Das Gewicht der ErinnerungRoman
Klett-Cotta Verlag, Stuttgart
1999
ISBN
9783608934366, Gebunden, 206Seiten, 17,00
EUR
Klappentext
Aus dem Französischen von Renate Nentwig. Seit Jahren hausen die von Wahnvorstellungen verfolgte Mutter und ihre Tochter gemeinsam in einer Wohnung, inmitten von Chaos und Armut, abgeschnitten von der Welt draußen. Eines Tages kommt ein Gerichtsvollzieher, um das dürftige Mobiliar zu pfänden. Stumm tut er seine Arbeit: geht durch die Zimmer, notiert das Inventar und schätzt seinen Wert. Der Tochter ist die Situation peinlich.
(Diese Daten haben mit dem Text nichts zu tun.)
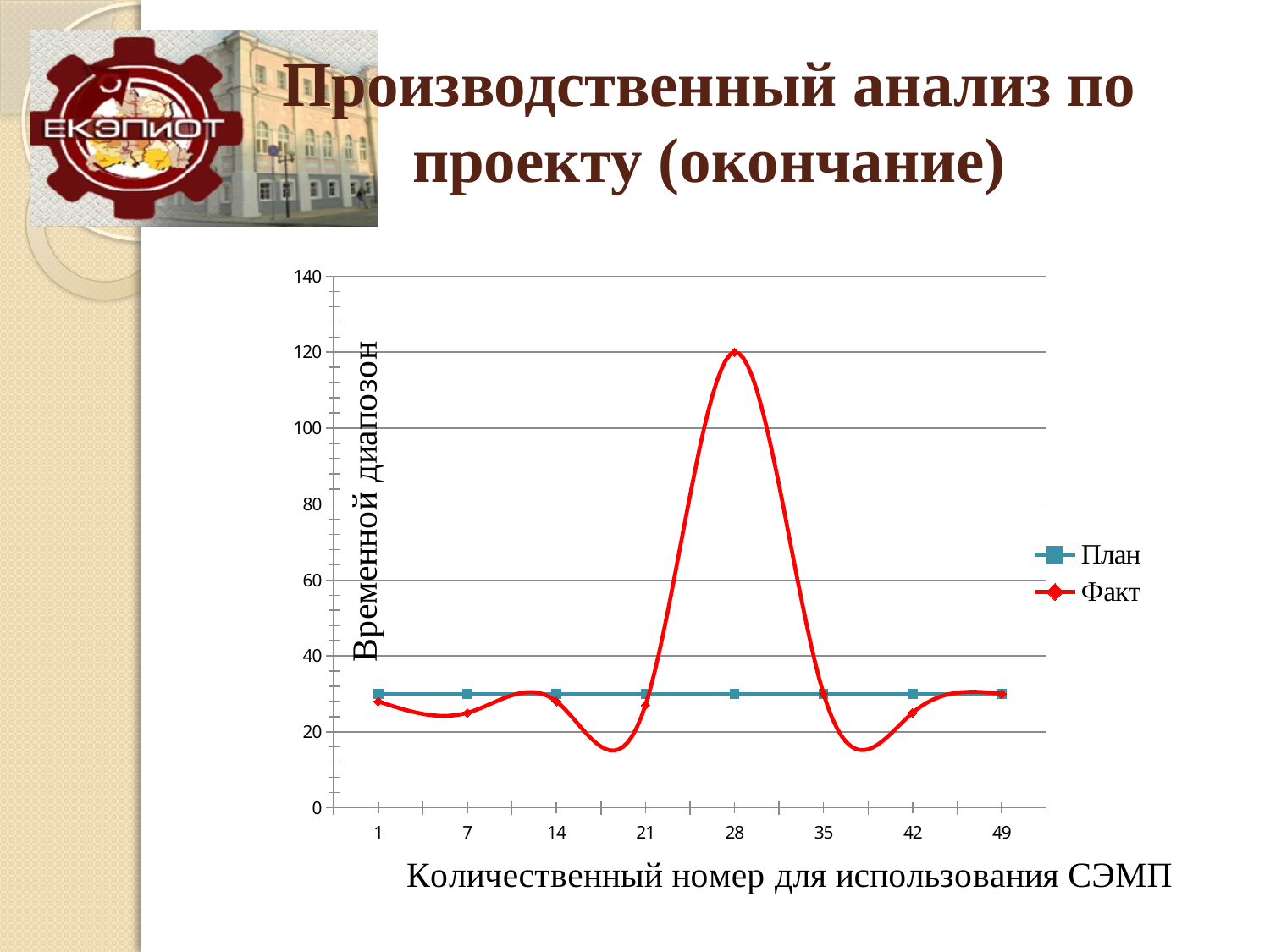
How many points are labelled along the x axis? 8 What is the title of the y axis? Временной диапозон Is the value of the План series at x = 14 greater or less than 40? less How many series does the legend list? 2 What is the value of the Факт series at x = 28? 120 Is the value of the Факт series at x = 28 greater or less than 100? greater At x = 28, which series has the larger value, План or Факт? Факт Which series are listed in the legend? План, Факт Is the value of the Факт series at x = 1 greater or less than 40? less At which x-axis value does the Факт series reach its highest point? 28 What kind of chart is shown on the slide? line chart Does the Факт series rise or fall between x = 28 and x = 35? fall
Im munteren Plauderton versucht sie den Gerichtsvollzieher abzulenken. Doch immer wieder kommt ihr die Mutter in die Quere, erzählt von nichts anderem als von den Greueltaten französischer Nazischergen. Die Gegenwart interessiert sie nicht, sie lebt einzig in Szenen der Vergangenheit. Die Tochter reagiert gereizt, hysterisch. Der Konflikt eskaliert... Lydie Salvayre erzählt die Geschichte von einem seelisch ermordeten Menschen, der gegenüber seinem Kind versagen muss. Und sie zeigt, wie das Heute erdrückt wird von der Last der Erinnerungen.
Rezensionsnotiz zu
Neue Zürcher Zeitung, 13.11.2004
Eins nimmt der total begeisterte Rezensent Milo Rau vorweg: Lydie Salvayres Figuren sind nicht sympathisch. Eher kommen sie der Hauffschen Beschreibung des "Menschen als Haustier" nahe, und tun dies doch auf eine spannungsgeladene Weise. In der Tat, erklärt der Rezensent, handelt es sich bei ihnen um "belesene Bestien", die man als "Zuchtüberschuss der Post-Evolution" beschreiben könnte. In "Das Gewicht der Erinnerung" etwa setze Salvayre eine alte Frau und ihre Tochter während der Hausbesichtigung durch den Gerichtsvollzieher in Szene. Die Mutter überschütte den Mann mit der Schilderung furchtbarer Geschehnisse während der deutschen Besatzung, und treibe damit zunächst die Tochter in den Wahnsinn. Mehr und mehr stelle sich dieses Szenario allerdings als Gegenüberstellung der "tonlos und präzise" funktionierenden Gesellschaft - mit ihrem von Salvayre verhassten "Jargon", ihrer "Wichtigtuerei" und ihrer "Wortbeschneidung" - und ihres aufbegehrenden, menschlichen Opfers, dem die Sprache gegeben ist. In regelrechten "Oralkaskaden", so der Rezensent, setze sich die Mutter zur Wehr. Wie alle Figuren bei Salvayre spreche sie, weil Verbrechen nicht vergangen sind, sondern "zum Himmel stinken". Doch geht es laut Rezensent nicht darum, die Welt zu zeigen wie sie ist, und auch nicht darum, Mitleid zu erregen. Dafür sind die Figuren "zu intelligent, zu ironisch". Es gehe vielmehr um einen apokalyptischen "Kreuzzug der Sprache", der sich gegen jedes beschwichtigende und vermeintlich ordnende Geplapper (etwa der Psychoanalyse) stelle. Was nicht bedeute, dass inmitten von Salvayres wahrhaft "Rabelaisischen Inzucht der Stile" auf das Denken verzichten würde, wie auch das Ende des Romans bezeuge: Der Gerichtsvollzieher wird von beiden Frauen hinausgeworfen - unter einem Zitat von Cato über die notwendige Bändigung des Bösewichts.